**Kutipan Teks:**

Contoh nyata yang baru saja terjadi adalah kejadian di Kota Pati Jawa Tengah. Pertanyaan tersisa: apakah setiap wacana harus ditentukan oleh keberpihakan? Apakah etika sosial menuntut kita selalu memilih pihak? Disinilah filsafat sosial mengambil peran untuk menengahi: membedah struktur kuasa, mendalami relasi antarindividu, serta meninjau bagaimana tindakan sosial dibentuk oleh prasangka, moralitas, dan ideologi.
Netralitas sering disalahpahami sebagai sikap pasif atau acuh tak acuh. Namun, dalam pemikiran filsuf seperti Jürgen Habermas, netralitas bukanlah ketidakhadiran posisi, melainkan proses deliberatif rasional yang mengedepankan dialog. Dalam Theory of Communicative Action, Habermas menekankan pentingnya ruang publik sebagai tempat diskusi rasional tanpa dominasi. Dalam ruang inilah sikap “tidak membela, tetapi juga tidak menghakimi” menjadi alat kritis untuk mencegah manipulasi dan polarisasi. Dengan demikian, sikap ini menjadi refleksi dari etika diskursif: tidak buru-buru menilai, tetapi membuka ruang untuk pemahaman yang lebih dalam, berbasis argumen, bukan emosi atau prasangka.
Salah satu kunci dari tidak membela tetapi juga tidak menghakimi adalah kemampuan untuk memahami. Dalam tradisi hermeneutika, seperti yang dikembangkan oleh Hans-Georg Gadamer, pemahaman bukanlah proses pasif, tetapi aktif dan penuh refleksi. Kita tidak hanya menafsirkan tindakan orang lain, tetapi juga menafsirkan kembali diri kita dalam proses itu, dan posisi kita dalam tafsir itu dimana, serta sebagai apa.
Ketika seseorang memahami pelaku kejahatan, misalnya, banyak yang menganggapnya sebagai bentuk pembelaan. Padahal, dari perspektif filsafat sosial, pemahaman adalah jembatan menuju rekonsiliasi, transformasi sosial, dan pencegahan kekerasan struktural. Dalam pandangan Paulo Freire, edukasi yang membebaskan bukanlah menghakimi yang tertindas atau membela yang menindas, tetapi menumbuhkan kesadaran kritis terhadap struktur yang menciptakan penindasan itu sendiri.

**Data yang Ditampilkan:**

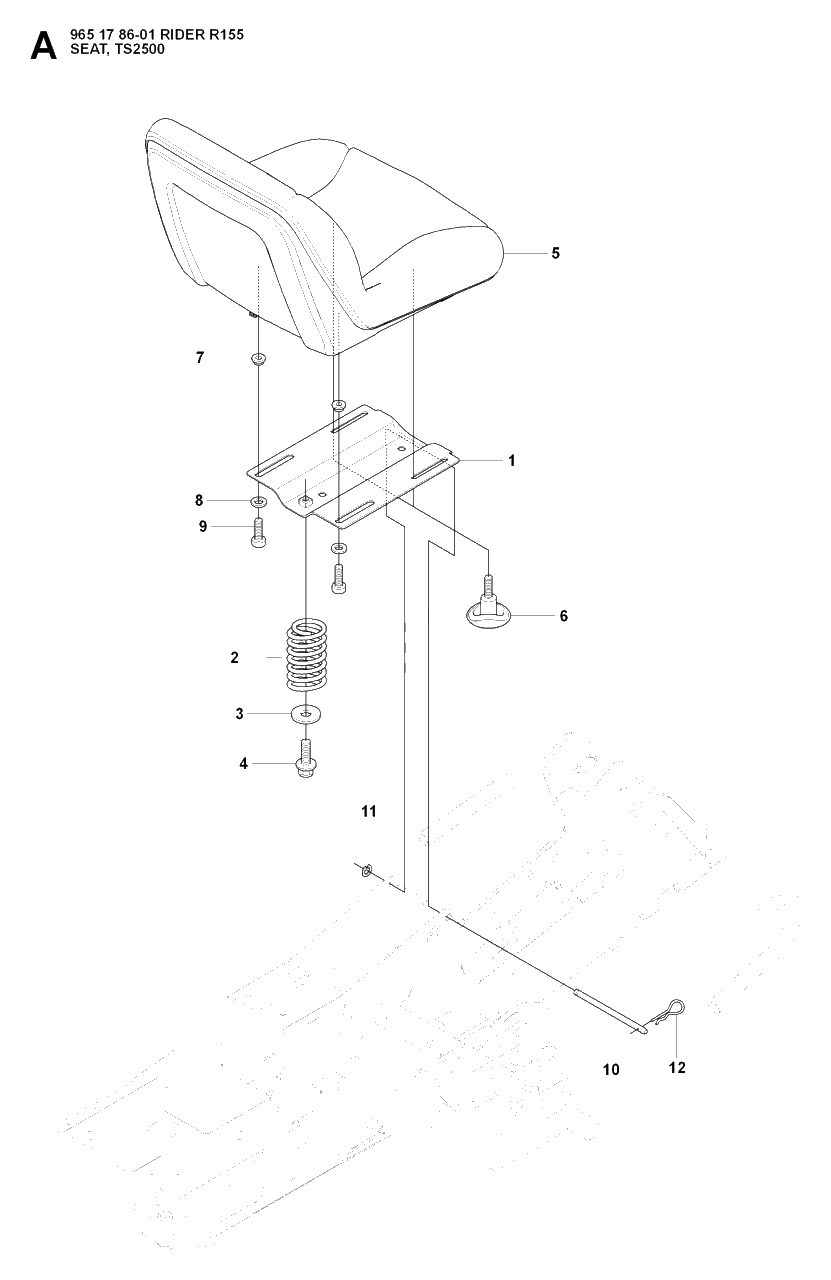Seat Diagram and Parts List for R155 (965178601)(2007-03) Husqvarna Lawn Tractor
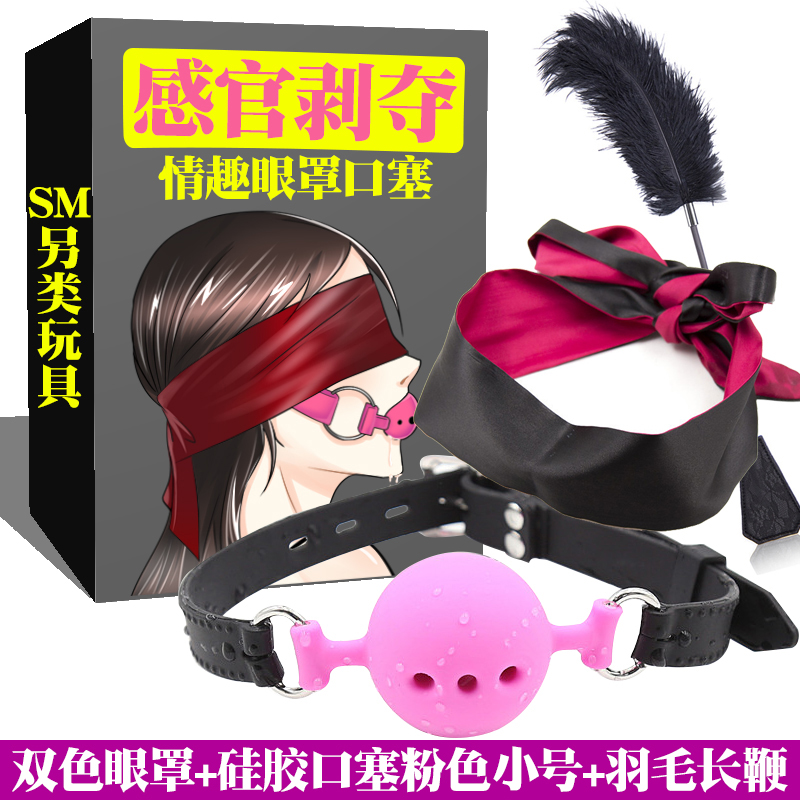 SM情趣眼罩夫妻调情深喉男女用绑手性感捆绑激情挑逗面具诱惑遮光 双色眼罩+硅胶小号口塞粉色+羽毛鞭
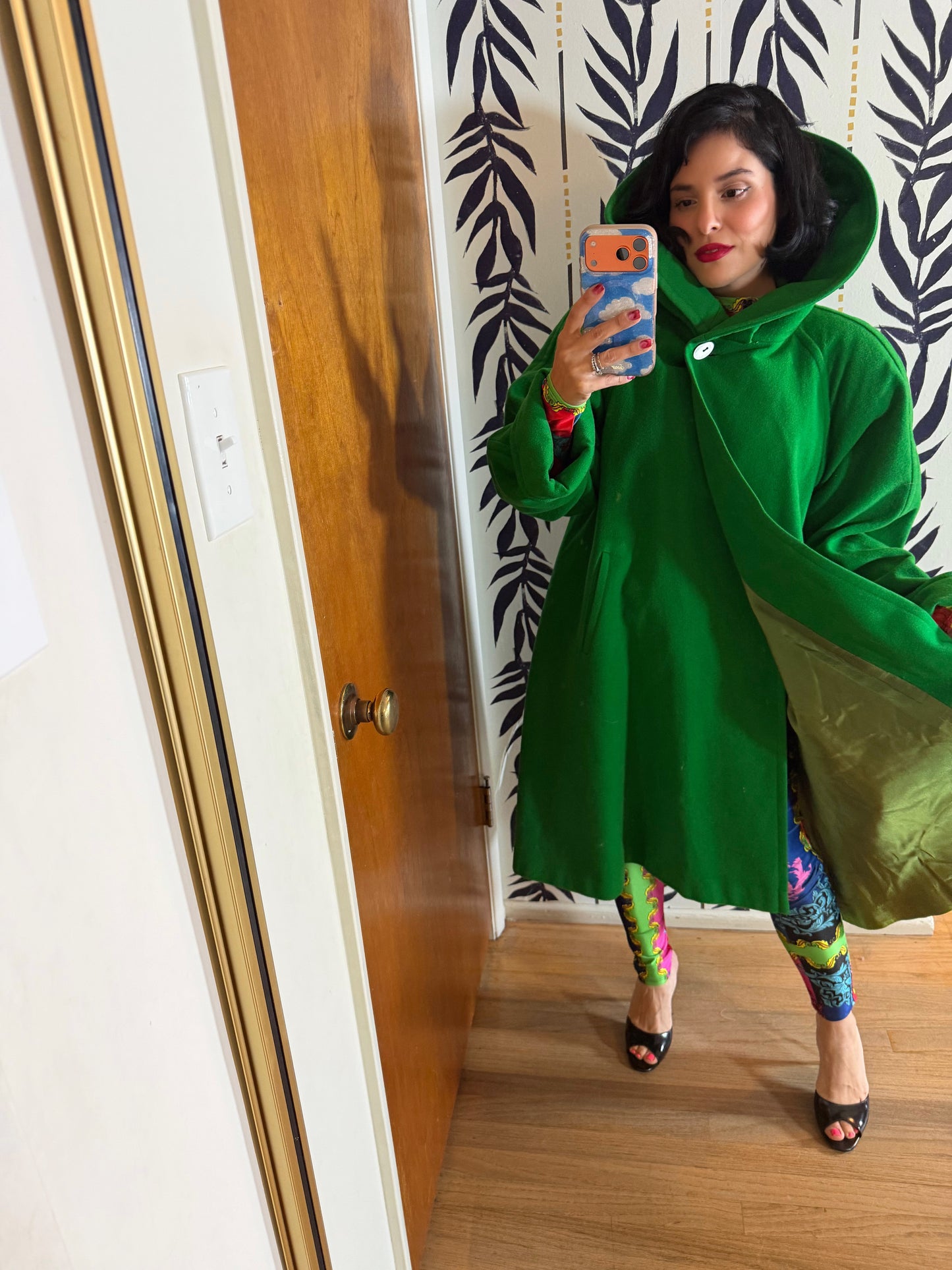 Vintage 80s does 50s Kelley Green Swing Coat by Linda Richards Fits Most Sizes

**Soal Latihan:**
#1 Sebutkan semua filsuf yang namanya muncul dalam kutipan tentang netralitas.
#2 Jawablah berdasarkan kutipan tentang netralitas.
(a) Kejadian di kota mana yang disebut sebagai contoh nyata?
(b) Apa judul karya Habermas yang disebut dalam kutipan?
(c) Menurut Paulo Freire, apa yang ditumbuhkan oleh edukasi yang membebaskan?
#3 Teruskan kutipan tentang netralitas mulai dari kalimat terakhirnya.
Data di atas diambil dari sumber yang berbeda.

**Kunci Jawaban:**
#1 Jürgen Habermas, Hans-Georg Gadamer, dan Paulo Freire.

#2
(a) Kota Pati, Jawa Tengah.
(b) Theory of Communicative Action.
(c) Kesadaran kritis terhadap struktur yang menciptakan penindasan itu sendiri.

#3
Filsafat sosial juga menyoroti bagaimana penghakiman sering kali merupakan bentuk kekuasaan. Michel Foucault menunjukkan bahwa masyarakat modern sangat tergila-gila pada praktik pengawasan dan penghukuman, bukan demi kebenaran, tetapi demi mempertahankan struktur kuasa. Ketika kita menghakimi, kita mereproduksi relasi kuasa yang tidak selalu adil. Kondisi ini sangat kentara pada peristiwa Pati yang baru saja terjadi.
Sikap tidak menghakimi di sini bukan berarti membenarkan, tetapi menahan diri dari menggunakan moralitas sebagai alat dominasi. Ia adalah kesadaran bahwa kita tidak selalu berada pada posisi untuk menilai secara objektif. Ini adalah bentuk kerendahan hati epistemik, bahwa kebenaran sering kali lebih kompleks daripada yang tampak di permukaan.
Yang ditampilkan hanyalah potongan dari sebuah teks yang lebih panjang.